Carlsberg. Pole Toppers
Carlsberg needed in-store visibility during the World Cup without a full floor display commitment in every account. We designed soccer-themed pole toppers that put the brand at eye level in key locations. Soccer ball integration, Carlsberg green, built for quick deployment across multiple retail formats.
Pole toppers are one of the most underused formats in event-driven retail. They’re fast to produce, easy to ship flat, simple to install, and visible from the aisle without taking up floor space. For a beer brand competing for attention during the world’s biggest soccer tournament, that combination of speed and visibility is hard to beat.
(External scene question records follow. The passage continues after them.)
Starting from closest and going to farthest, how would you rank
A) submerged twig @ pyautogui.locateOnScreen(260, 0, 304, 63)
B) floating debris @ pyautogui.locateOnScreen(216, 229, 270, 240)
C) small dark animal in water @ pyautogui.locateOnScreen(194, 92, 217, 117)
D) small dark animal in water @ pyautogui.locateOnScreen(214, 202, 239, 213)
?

The format also gives brands flexibility. Pole toppers can be placed in accounts where a full floor display isn’t approved or practical. That means broader reach across more stores with less production cost per unit. The product does the rest.
Why Format Matters as Much as Timing
These two programs represent different retail strategies for the same event. One is a statement piece built for high-traffic accounts. The other is lightweight, scalable, and designed for broad coverage.
The right choice depends on the brand, the account list, and the budget. But the wrong choice is always the same: showing up with generic shelf material during a window when your consumer is paying more attention than usual.
Beer brands have understood this for years. The Super Bowl, March Madness, NHL playoffs — beer activates around every major sporting event with purpose-built retail programs. What’s changing is that spirits, wine, RTDs, and functional beverage brands are starting to do the same. The consumer occasion doesn’t belong to one category. It belongs to whoever shows up for it.
The Production Reality
A display program for a June tournament needed to be in development by January. The production timeline for both of these programs followed the same path: creative brief and concept approval, structural design and prototyping, print production and quality control, warehousing and kitting, distribution to accounts, and in-store setup timed to the tournament opener.
That’s a five to six-month runway. The brands planning for the next major retail window — NFL, NHL, college football, the OND holiday stretch — need to be in motion now.
What Both Got Right
Two different brands. Two different categories. Two different formats. But the same fundamentals: planned months in advance, designed around a specific event window, built for specific retail formats, and timed to hit the floor when consumer interest peaked.
The brands that win during major sporting events build programs around the calendar.
OND planning starts now.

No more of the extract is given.